START Dataset

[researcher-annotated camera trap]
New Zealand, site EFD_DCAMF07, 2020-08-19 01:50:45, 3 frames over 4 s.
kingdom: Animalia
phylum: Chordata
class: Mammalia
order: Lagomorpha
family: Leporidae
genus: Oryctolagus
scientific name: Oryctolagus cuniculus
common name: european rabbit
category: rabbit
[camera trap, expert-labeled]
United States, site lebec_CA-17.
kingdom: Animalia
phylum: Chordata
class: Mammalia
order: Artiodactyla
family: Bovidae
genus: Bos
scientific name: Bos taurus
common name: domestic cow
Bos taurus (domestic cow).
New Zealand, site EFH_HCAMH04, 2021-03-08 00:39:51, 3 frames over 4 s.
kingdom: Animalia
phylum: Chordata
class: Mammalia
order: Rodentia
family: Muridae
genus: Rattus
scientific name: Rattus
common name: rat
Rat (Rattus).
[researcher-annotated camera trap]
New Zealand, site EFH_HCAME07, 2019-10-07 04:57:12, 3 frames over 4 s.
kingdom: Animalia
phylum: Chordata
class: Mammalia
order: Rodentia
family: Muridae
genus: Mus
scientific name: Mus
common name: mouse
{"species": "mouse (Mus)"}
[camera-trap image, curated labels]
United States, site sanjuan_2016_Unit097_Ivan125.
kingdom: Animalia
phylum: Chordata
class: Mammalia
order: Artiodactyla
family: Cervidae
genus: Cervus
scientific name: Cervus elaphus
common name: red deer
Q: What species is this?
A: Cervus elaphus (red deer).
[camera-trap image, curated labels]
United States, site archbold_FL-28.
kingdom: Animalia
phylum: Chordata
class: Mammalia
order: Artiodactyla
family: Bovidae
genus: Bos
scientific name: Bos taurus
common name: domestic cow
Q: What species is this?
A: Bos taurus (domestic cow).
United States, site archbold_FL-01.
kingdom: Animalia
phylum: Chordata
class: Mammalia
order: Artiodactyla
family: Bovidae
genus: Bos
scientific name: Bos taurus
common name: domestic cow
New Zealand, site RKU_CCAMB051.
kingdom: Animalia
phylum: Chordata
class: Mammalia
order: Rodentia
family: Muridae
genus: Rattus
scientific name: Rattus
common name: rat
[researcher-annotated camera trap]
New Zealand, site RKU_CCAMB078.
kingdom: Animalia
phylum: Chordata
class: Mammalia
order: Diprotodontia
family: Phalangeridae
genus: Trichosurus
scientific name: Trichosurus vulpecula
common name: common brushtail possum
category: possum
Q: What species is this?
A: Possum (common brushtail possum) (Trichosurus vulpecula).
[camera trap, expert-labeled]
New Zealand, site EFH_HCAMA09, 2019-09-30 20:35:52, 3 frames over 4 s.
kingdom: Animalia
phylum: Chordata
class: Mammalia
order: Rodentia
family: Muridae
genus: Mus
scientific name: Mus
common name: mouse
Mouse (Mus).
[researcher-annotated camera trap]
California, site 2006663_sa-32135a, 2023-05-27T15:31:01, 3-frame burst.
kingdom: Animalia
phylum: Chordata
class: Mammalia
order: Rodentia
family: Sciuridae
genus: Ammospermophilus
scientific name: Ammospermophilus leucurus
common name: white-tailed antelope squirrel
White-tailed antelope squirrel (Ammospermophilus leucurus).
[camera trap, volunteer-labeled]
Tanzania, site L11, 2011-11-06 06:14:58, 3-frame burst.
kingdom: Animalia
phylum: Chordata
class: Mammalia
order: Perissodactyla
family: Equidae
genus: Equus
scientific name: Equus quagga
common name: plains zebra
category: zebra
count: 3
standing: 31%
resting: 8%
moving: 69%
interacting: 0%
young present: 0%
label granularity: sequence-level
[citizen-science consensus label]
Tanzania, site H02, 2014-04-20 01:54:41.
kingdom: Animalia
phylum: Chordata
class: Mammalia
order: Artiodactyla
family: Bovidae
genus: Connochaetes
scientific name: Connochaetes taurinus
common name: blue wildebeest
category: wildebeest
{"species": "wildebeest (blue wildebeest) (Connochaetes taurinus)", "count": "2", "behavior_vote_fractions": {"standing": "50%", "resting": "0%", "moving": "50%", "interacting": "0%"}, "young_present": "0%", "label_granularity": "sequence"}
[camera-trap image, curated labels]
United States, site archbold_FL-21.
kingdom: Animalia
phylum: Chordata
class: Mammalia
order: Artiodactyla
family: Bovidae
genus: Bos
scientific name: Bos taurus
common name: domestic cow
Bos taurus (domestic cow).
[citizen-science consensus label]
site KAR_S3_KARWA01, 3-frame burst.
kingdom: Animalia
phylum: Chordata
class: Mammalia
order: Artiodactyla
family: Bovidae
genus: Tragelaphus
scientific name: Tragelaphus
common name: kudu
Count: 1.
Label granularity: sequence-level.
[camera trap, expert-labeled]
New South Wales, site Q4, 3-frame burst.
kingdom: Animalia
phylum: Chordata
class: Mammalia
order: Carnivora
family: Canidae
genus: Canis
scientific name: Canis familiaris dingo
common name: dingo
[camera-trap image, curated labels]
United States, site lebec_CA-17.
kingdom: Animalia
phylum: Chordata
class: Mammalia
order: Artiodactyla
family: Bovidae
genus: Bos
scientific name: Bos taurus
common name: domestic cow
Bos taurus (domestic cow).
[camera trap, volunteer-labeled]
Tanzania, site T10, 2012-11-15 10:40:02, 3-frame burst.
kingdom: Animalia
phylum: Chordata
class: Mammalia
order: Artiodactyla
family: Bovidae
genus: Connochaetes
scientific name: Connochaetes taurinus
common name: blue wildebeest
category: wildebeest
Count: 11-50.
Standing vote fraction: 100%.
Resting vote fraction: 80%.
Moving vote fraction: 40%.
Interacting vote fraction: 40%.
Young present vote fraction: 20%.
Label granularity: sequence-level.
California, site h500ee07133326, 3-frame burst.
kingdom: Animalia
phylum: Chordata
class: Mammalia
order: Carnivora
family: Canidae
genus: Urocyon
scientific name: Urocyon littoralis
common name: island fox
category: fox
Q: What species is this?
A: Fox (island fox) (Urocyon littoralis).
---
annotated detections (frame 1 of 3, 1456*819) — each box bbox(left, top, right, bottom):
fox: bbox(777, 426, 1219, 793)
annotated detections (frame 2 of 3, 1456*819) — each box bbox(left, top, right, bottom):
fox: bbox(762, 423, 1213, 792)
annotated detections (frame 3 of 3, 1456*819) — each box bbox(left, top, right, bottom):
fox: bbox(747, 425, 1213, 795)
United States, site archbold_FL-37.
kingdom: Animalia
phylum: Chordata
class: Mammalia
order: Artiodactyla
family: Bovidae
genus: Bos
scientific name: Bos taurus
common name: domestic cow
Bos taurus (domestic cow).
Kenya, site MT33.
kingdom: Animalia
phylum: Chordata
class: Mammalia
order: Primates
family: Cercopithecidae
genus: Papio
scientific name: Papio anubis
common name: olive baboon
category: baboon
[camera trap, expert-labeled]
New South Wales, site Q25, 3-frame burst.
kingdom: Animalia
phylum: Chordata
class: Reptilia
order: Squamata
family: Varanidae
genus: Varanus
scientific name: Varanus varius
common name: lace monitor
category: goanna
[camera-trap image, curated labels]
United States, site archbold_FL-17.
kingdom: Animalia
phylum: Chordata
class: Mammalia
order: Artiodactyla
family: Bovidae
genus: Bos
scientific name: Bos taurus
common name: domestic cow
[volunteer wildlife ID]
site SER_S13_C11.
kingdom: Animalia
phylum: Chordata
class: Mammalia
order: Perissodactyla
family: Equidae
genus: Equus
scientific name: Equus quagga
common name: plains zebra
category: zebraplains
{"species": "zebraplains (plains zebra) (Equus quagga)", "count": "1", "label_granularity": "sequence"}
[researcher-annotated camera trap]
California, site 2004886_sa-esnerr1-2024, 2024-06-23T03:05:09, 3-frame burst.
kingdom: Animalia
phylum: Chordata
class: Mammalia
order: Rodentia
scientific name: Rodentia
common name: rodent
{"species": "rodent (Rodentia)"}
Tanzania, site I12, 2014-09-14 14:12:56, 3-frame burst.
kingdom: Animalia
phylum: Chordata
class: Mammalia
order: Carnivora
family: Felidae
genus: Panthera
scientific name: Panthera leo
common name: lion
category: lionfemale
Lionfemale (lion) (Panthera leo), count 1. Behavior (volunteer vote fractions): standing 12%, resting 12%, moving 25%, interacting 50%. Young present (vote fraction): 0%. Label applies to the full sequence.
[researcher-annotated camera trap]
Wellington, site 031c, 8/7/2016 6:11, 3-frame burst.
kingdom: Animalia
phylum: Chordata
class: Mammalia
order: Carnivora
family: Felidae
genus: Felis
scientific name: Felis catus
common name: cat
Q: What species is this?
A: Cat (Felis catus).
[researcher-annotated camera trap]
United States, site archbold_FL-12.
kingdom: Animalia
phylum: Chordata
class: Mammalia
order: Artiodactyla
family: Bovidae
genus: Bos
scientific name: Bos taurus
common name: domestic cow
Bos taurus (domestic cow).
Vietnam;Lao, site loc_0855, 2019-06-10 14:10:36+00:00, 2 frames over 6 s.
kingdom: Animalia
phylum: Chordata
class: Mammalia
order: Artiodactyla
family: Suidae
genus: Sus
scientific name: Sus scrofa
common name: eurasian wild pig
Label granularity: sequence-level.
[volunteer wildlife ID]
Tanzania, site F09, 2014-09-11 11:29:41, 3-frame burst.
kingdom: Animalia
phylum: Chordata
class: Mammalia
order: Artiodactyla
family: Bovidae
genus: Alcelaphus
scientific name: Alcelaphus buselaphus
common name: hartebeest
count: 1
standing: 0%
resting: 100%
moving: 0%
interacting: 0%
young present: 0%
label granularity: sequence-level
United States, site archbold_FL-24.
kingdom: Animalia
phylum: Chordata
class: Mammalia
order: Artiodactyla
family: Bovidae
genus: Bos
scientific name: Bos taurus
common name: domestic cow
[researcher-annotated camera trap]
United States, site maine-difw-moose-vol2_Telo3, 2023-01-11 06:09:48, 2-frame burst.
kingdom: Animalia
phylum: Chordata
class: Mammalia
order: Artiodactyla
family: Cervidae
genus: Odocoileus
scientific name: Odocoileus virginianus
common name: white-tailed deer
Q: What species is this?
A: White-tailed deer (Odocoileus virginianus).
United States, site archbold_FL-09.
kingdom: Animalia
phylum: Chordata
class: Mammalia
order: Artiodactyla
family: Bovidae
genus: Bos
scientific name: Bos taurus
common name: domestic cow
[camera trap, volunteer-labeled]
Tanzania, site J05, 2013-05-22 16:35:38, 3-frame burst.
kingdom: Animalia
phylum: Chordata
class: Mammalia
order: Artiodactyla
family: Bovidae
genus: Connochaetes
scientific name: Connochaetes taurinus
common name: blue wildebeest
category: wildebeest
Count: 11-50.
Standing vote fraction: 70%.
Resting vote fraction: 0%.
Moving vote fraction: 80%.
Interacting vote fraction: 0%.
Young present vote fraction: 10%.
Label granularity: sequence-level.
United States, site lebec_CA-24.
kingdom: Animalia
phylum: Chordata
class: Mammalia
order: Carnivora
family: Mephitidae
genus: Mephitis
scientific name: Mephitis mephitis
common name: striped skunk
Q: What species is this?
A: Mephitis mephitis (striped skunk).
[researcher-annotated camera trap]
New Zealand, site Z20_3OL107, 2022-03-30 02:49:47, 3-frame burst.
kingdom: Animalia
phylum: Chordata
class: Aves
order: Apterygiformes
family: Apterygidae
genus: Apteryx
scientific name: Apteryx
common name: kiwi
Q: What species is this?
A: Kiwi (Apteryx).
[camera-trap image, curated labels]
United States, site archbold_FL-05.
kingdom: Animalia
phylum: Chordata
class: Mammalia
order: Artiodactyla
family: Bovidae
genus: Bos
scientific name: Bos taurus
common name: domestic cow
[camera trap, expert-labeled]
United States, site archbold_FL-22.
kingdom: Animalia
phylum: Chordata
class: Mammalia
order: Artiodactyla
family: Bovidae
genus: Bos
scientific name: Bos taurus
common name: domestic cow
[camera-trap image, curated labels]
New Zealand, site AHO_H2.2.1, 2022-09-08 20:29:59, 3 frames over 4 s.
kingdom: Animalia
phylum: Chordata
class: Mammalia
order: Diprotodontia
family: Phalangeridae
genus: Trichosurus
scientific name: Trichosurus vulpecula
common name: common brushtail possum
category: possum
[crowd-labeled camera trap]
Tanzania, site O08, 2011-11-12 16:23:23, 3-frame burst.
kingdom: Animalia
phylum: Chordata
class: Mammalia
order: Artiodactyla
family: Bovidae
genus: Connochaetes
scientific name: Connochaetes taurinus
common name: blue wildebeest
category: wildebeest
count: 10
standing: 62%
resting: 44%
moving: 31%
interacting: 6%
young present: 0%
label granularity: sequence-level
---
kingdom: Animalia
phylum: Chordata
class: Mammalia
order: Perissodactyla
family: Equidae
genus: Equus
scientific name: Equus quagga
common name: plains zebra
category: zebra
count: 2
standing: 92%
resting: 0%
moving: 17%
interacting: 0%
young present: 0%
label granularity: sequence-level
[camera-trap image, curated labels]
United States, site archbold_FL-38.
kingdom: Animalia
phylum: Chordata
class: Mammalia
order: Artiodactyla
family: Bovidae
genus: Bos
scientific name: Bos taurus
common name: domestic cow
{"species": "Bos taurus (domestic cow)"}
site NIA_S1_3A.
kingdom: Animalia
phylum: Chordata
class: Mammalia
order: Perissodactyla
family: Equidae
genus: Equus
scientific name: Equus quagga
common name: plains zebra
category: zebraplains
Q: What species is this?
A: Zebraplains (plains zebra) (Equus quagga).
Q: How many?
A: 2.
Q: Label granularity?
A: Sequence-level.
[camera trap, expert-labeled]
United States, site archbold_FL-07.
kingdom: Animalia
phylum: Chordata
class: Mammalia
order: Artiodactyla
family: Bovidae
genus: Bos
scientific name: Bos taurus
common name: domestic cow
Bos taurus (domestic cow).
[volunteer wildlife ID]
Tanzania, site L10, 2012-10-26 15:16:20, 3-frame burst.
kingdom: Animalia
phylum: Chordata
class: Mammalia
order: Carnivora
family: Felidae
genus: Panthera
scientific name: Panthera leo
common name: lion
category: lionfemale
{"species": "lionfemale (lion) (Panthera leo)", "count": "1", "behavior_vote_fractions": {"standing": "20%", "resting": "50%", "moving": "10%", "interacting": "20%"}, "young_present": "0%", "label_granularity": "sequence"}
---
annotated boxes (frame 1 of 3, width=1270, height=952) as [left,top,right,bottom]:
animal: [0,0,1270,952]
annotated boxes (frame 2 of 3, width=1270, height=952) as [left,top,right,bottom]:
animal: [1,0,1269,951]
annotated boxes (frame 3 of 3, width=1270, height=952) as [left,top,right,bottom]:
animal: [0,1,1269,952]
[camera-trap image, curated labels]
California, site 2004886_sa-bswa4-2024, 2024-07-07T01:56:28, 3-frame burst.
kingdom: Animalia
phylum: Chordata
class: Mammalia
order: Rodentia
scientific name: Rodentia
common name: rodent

END Dataset

Requirement: What you return should be exactly the lines above, starting at the one with "annotated detections (frame 2" and ending at the one with "common name: cat", and nothing else.

Written answer:
annotated detections (frame 2 of 3, 1456*819) — each box bbox(left, top, right, bottom):
fox: bbox(762, 423, 1213, 792)
annotated detections (frame 3 of 3, 1456*819) — each box bbox(left, top, right, bottom):
fox: bbox(747, 425, 1213, 795)
United States, site archbold_FL-37.
kingdom: Animalia
phylum: Chordata
class: Mammalia
order: Artiodactyla
family: Bovidae
genus: Bos
scientific name: Bos taurus
common name: domestic cow
Bos taurus (domestic cow).
Kenya, site MT33.
kingdom: Animalia
phylum: Chordata
class: Mammalia
order: Primates
family: Cercopithecidae
genus: Papio
scientific name: Papio anubis
common name: olive baboon
category: baboon
[camera trap, expert-labeled]
New South Wales, site Q25, 3-frame burst.
kingdom: Animalia
phylum: Chordata
class: Reptilia
order: Squamata
family: Varanidae
genus: Varanus
scientific name: Varanus varius
common name: lace monitor
category: goanna
[camera-trap image, curated labels]
United States, site archbold_FL-17.
kingdom: Animalia
phylum: Chordata
class: Mammalia
order: Artiodactyla
family: Bovidae
genus: Bos
scientific name: Bos taurus
common name: domestic cow
[volunteer wildlife ID]
site SER_S13_C11.
kingdom: Animalia
phylum: Chordata
class: Mammalia
order: Perissodactyla
family: Equidae
genus: Equus
scientific name: Equus quagga
common name: plains zebra
category: zebraplains
{"species": "zebraplains (plains zebra) (Equus quagga)", "count": "1", "label_granularity": "sequence"}
[researcher-annotated camera trap]
California, site 2004886_sa-esnerr1-2024, 2024-06-23T03:05:09, 3-frame burst.
kingdom: Animalia
phylum: Chordata
class: Mammalia
order: Rodentia
scientific name: Rodentia
common name: rodent
{"species": "rodent (Rodentia)"}
Tanzania, site I12, 2014-09-14 14:12:56, 3-frame burst.
kingdom: Animalia
phylum: Chordata
class: Mammalia
order: Carnivora
family: Felidae
genus: Panthera
scientific name: Panthera leo
common name: lion
category: lionfemale
Lionfemale (lion) (Panthera leo), count 1. Behavior (volunteer vote fractions): standing 12%, resting 12%, moving 25%, interacting 50%. Young present (vote fraction): 0%. Label applies to the full sequence.
[researcher-annotated camera trap]
Wellington, site 031c, 8/7/2016 6:11, 3-frame burst.
kingdom: Animalia
phylum: Chordata
class: Mammalia
order: Carnivora
family: Felidae
genus: Felis
scientific name: Felis catus
common name: cat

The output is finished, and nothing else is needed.